§ Work required: Copy out the material word for word, from the line with "What is the distance dividing" through the line with "3. pixel 236 112". Include both of those lines.

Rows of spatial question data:
-=-=-
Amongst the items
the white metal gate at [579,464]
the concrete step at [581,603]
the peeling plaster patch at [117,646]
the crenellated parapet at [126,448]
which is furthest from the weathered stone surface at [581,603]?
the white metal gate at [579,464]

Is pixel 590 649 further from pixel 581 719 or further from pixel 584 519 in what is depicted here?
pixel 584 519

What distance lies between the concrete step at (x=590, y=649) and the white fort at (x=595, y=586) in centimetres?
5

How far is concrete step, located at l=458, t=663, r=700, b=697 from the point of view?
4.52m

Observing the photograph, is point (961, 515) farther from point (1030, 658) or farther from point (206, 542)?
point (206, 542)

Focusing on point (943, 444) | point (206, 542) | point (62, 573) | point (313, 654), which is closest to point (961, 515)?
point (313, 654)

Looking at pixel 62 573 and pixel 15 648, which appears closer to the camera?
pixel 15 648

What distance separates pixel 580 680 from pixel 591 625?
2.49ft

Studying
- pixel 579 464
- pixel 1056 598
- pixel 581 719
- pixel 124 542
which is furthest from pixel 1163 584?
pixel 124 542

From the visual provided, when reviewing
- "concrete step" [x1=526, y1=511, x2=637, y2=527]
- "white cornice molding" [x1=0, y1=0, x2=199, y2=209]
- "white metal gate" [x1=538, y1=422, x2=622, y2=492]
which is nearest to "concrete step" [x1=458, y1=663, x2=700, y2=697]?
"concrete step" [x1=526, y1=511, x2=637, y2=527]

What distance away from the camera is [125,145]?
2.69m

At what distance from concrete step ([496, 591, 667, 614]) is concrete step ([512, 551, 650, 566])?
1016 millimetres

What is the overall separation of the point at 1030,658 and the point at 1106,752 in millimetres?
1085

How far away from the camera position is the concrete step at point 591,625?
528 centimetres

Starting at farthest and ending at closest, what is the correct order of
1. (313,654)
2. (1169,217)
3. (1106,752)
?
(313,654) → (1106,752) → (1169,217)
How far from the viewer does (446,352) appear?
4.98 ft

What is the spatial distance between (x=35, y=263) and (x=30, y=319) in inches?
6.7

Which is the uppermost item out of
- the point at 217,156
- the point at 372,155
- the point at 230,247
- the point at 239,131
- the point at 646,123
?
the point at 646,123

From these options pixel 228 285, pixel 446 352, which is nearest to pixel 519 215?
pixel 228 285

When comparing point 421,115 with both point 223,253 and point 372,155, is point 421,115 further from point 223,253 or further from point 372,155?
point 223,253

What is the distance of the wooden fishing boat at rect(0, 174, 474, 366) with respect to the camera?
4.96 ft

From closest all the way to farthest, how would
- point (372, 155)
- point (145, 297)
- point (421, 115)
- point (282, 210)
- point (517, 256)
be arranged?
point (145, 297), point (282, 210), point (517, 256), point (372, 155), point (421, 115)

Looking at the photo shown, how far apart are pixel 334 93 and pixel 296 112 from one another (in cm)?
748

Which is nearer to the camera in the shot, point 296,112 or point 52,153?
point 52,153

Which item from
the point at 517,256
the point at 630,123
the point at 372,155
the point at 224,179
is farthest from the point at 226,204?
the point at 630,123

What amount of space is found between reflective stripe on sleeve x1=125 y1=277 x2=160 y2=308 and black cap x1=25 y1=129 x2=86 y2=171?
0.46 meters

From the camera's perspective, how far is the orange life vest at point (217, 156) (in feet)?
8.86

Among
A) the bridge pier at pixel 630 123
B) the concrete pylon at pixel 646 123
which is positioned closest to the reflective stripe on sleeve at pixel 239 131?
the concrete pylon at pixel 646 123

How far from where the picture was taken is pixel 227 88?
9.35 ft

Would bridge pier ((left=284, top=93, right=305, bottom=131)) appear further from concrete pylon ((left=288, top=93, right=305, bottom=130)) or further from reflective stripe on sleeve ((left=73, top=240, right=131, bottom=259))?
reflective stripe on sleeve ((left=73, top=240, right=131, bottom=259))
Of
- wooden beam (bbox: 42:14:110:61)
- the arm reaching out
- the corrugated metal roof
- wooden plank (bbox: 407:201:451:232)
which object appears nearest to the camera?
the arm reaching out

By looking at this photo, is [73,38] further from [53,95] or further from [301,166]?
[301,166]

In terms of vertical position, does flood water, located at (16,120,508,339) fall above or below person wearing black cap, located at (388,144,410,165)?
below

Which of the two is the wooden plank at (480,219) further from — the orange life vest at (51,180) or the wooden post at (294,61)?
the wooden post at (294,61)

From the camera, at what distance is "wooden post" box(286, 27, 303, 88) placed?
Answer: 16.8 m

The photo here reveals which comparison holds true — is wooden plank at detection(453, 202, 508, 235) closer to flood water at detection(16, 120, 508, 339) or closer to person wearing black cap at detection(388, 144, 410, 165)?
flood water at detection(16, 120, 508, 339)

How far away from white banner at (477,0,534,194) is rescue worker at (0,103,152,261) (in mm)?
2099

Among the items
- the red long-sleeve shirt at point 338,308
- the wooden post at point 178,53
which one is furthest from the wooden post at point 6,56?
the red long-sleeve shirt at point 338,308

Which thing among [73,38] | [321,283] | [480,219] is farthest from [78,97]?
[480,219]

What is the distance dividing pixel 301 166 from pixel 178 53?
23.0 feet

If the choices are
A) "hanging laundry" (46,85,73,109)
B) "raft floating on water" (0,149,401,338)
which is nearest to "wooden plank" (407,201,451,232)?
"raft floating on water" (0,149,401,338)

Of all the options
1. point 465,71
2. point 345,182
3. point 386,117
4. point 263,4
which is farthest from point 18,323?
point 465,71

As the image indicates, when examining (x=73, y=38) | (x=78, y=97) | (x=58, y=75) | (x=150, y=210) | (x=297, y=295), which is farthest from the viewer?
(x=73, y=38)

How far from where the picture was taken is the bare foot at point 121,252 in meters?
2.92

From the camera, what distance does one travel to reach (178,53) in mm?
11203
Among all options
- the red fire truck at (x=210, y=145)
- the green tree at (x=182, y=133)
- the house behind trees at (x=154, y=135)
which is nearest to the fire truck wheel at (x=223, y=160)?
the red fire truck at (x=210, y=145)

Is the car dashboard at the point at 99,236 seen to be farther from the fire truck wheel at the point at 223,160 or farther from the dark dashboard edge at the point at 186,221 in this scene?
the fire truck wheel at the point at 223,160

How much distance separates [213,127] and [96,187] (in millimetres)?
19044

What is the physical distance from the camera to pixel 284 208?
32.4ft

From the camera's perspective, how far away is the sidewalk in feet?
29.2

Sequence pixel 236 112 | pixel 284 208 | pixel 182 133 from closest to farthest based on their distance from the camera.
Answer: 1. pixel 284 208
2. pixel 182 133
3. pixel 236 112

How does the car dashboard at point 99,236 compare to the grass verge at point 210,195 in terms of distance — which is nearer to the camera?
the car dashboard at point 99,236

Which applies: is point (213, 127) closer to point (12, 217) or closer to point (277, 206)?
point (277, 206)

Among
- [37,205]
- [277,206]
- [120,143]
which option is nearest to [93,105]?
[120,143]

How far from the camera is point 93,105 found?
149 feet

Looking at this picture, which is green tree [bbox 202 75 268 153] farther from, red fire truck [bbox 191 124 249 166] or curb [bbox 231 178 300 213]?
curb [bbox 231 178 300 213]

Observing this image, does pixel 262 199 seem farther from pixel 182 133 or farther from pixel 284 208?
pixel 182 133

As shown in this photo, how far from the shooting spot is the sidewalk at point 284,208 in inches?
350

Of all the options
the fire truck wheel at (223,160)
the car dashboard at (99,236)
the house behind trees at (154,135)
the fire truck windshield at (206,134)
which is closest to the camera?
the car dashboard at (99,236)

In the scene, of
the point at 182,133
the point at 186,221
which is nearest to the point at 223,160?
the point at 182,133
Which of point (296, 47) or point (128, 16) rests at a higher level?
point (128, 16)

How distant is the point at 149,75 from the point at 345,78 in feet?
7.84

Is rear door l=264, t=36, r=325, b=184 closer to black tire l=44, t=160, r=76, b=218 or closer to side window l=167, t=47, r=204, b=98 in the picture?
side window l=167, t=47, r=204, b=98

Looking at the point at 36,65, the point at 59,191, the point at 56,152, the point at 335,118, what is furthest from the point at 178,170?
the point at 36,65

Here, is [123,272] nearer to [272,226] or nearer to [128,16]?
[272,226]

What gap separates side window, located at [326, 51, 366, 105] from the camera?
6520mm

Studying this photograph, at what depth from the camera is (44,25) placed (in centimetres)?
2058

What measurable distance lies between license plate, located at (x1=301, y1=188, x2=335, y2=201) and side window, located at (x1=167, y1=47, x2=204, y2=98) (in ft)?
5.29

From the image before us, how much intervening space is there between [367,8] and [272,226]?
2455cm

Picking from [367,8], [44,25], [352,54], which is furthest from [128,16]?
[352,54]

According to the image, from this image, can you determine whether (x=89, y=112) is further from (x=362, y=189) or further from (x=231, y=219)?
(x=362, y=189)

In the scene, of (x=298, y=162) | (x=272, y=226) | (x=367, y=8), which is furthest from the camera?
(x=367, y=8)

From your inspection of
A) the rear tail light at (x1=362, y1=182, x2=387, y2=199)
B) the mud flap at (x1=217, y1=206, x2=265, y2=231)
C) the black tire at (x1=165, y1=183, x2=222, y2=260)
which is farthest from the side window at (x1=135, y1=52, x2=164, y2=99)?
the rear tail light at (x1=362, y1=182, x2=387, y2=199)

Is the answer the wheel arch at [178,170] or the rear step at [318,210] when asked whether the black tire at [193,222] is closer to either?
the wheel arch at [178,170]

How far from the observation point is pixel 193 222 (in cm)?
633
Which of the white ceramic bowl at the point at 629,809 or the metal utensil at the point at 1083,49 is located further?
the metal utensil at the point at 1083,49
-=-=-
§ Exercise result:
What is the distance dividing pixel 301 166 from pixel 178 53?
23.0 feet

If the choices are
A) "hanging laundry" (46,85,73,109)
B) "raft floating on water" (0,149,401,338)
which is nearest to "wooden plank" (407,201,451,232)?
"raft floating on water" (0,149,401,338)

Of all the options
1. point 465,71
2. point 345,182
3. point 386,117
4. point 263,4
which is farthest from point 18,323?
point 465,71

As the image indicates, when examining (x=73, y=38) | (x=78, y=97) | (x=58, y=75) | (x=150, y=210) | (x=297, y=295), which is farthest from the viewer?
(x=73, y=38)

How far from where the picture was taken is the bare foot at point 121,252 in meters?
2.92

From the camera, what distance does one travel to reach (178,53) in mm?
11203
Among all options
- the red fire truck at (x=210, y=145)
- the green tree at (x=182, y=133)
- the house behind trees at (x=154, y=135)
which is nearest to the fire truck wheel at (x=223, y=160)?
the red fire truck at (x=210, y=145)

Is the car dashboard at the point at 99,236 seen to be farther from the fire truck wheel at the point at 223,160 or farther from the dark dashboard edge at the point at 186,221 in this scene?
the fire truck wheel at the point at 223,160

How much distance separates [213,127] and [96,187] (in millimetres)?
19044

What is the physical distance from the camera to pixel 284 208?
32.4ft

From the camera's perspective, how far away is the sidewalk in feet?
29.2

Sequence pixel 236 112 | pixel 284 208 | pixel 182 133 from closest to farthest based on their distance from the camera.
Answer: 1. pixel 284 208
2. pixel 182 133
3. pixel 236 112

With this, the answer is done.